Friday 28 September 2012

Anxiety dreams

The earliest dream I can remember having is one in which I was drowning in noisy, crashing waves. I can't have been more than four. Looking back, I wonder if it was a memory of what it felt like to be born! Since then, I have had five distinct types of dreams. Horror, of the mad axeman or baddie with gun type, probably born of watching too much TV and movie violence; erotic (not enough of those! And the first happened when I was eleven and I dreamt I was a female cat who had sex with a tomcat, became pregnant and gave birth to a litter of kittens; was I a cat in my previous life?); nonsensical - those fragments which don't make up a whole story or even an episode; significant - dreams which are more vivid than normal and turn out to be either clairvoyant, or someone who's passed on trying to tell me something; and finally, the anxiety dream.

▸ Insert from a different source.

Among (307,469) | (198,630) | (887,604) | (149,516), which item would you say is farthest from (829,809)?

The most widespread anxiety dream, apparently, is the one where you're in a public place minus your clothes. I can top that: I have dreamt I was naked, perched on a loo in the middle of Piccadilly Circus! I've dreamt I was on stage at the Albert Hall, the orchestra was striking up, I was seated at a grand piano, hands raised, and realised with a nasty jolt that I had no idea what I was supposed to be playing. Then I've had the dream where you're lost in a strange town that is almost familiar, but not quite. Nothing is where you expect it to be, the streets bend in different ways, and you have no money, and the language the other people are speaking isn't quite your own.

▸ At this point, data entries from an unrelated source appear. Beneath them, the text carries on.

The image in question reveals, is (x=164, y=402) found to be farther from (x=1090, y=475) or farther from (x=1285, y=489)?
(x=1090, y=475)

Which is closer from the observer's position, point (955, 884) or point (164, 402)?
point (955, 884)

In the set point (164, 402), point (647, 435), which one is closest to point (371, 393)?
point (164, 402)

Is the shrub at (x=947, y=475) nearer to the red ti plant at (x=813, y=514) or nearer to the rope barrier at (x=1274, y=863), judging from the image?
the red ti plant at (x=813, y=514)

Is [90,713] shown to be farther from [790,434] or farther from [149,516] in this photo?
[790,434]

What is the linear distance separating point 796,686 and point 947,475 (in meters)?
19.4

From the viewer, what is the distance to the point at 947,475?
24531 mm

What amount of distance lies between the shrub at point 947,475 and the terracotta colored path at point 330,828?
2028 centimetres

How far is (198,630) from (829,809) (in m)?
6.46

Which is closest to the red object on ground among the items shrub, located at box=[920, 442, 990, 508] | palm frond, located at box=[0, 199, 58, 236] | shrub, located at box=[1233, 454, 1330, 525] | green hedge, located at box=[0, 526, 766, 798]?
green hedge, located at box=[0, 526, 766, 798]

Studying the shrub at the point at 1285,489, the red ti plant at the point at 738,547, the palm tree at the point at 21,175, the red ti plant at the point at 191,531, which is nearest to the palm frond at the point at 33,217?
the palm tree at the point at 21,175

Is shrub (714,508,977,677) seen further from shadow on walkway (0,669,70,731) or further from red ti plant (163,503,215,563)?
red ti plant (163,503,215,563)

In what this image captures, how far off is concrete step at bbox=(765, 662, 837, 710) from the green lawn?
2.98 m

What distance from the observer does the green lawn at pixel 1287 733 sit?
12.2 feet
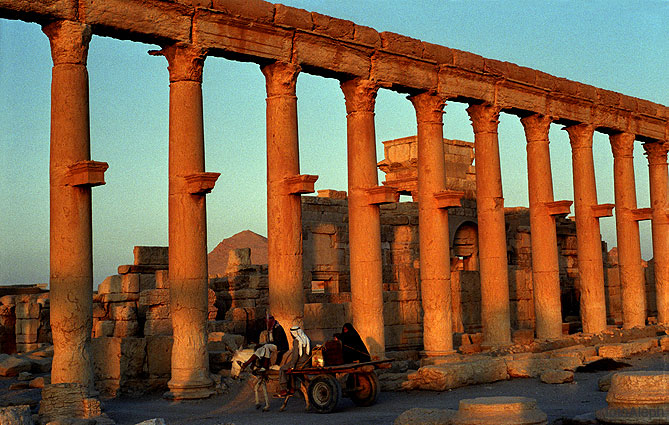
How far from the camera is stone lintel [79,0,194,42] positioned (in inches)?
648

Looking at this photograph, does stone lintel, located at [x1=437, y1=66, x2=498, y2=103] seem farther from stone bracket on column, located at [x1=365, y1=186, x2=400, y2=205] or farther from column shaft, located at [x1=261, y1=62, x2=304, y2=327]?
column shaft, located at [x1=261, y1=62, x2=304, y2=327]

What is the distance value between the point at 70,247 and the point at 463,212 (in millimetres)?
21252

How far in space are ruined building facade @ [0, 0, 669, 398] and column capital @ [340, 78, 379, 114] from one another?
4 cm

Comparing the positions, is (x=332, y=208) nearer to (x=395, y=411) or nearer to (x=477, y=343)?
(x=477, y=343)

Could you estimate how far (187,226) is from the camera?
17.6 meters

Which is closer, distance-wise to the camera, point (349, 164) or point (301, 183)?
point (301, 183)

Last night, though, I had a new one. I was back at school and it was May and I'd cut a class, thinking, 'I'll be leaving soon, it doesn't matter'. The other kids were wading through heaps of papers which they were taking from shelves in the corner. I asked one kid what the papers were and he told me they were revision sheets for the A-levels. I took some off the shelves and realised I hadn't even been to some of the classes, especially French and I hadn't read any of the set books. Then one of the kids told me I'd be sitting my A-levels too, and I got into a complete panic.

"I can't do A-levels, I've got a book contract, I've got a deadline," I said, but a teacher said I still had to do them.

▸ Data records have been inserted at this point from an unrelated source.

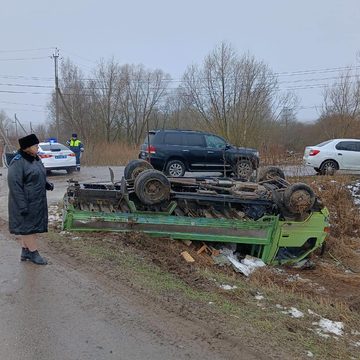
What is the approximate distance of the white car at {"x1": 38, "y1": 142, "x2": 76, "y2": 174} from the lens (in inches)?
731

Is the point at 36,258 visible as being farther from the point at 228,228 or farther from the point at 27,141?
the point at 228,228

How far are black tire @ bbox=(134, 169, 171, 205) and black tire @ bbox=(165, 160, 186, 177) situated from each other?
844 cm

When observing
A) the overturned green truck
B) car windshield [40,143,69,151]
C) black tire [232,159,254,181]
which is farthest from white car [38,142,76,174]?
the overturned green truck

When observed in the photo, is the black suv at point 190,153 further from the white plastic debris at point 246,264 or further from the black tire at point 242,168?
the white plastic debris at point 246,264

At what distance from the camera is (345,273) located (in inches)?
345

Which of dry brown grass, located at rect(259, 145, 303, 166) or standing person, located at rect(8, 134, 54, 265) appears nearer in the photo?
→ standing person, located at rect(8, 134, 54, 265)

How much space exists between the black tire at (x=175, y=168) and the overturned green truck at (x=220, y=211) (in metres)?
7.69

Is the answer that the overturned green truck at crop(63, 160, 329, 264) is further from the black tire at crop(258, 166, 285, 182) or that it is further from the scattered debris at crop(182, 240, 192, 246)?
the black tire at crop(258, 166, 285, 182)

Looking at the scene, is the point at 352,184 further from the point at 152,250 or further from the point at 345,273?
the point at 152,250

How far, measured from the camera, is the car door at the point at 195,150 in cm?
1680

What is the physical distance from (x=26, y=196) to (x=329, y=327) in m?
3.71

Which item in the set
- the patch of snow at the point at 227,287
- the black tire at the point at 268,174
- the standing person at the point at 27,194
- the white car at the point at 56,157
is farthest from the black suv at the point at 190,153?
the standing person at the point at 27,194

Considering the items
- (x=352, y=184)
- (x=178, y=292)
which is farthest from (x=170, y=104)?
(x=178, y=292)

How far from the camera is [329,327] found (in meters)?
4.69
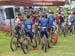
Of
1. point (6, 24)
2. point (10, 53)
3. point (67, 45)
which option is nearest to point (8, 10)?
point (6, 24)

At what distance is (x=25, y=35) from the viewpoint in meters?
22.1

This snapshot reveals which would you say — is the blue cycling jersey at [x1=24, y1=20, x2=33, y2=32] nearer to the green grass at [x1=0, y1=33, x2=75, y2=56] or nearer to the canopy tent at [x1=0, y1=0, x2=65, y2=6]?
the green grass at [x1=0, y1=33, x2=75, y2=56]

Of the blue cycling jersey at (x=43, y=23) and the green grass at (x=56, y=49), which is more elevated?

"But I've already got four A-levels, an S-level and a degree!" I protested (true, in case you're wondering).

Yet they still insisted I sat an extra set of A-levels for which I was totally unprepared and sat staring uncomprehendingly at the questions, unable to answer any of them. Do you think this means I feel out of my depth, struggling neverendingly with this damn novel, the editor returning time after time asking for 'more introspection' or 'more sex'? Think it's time for me to have one of those erotic dreams again!.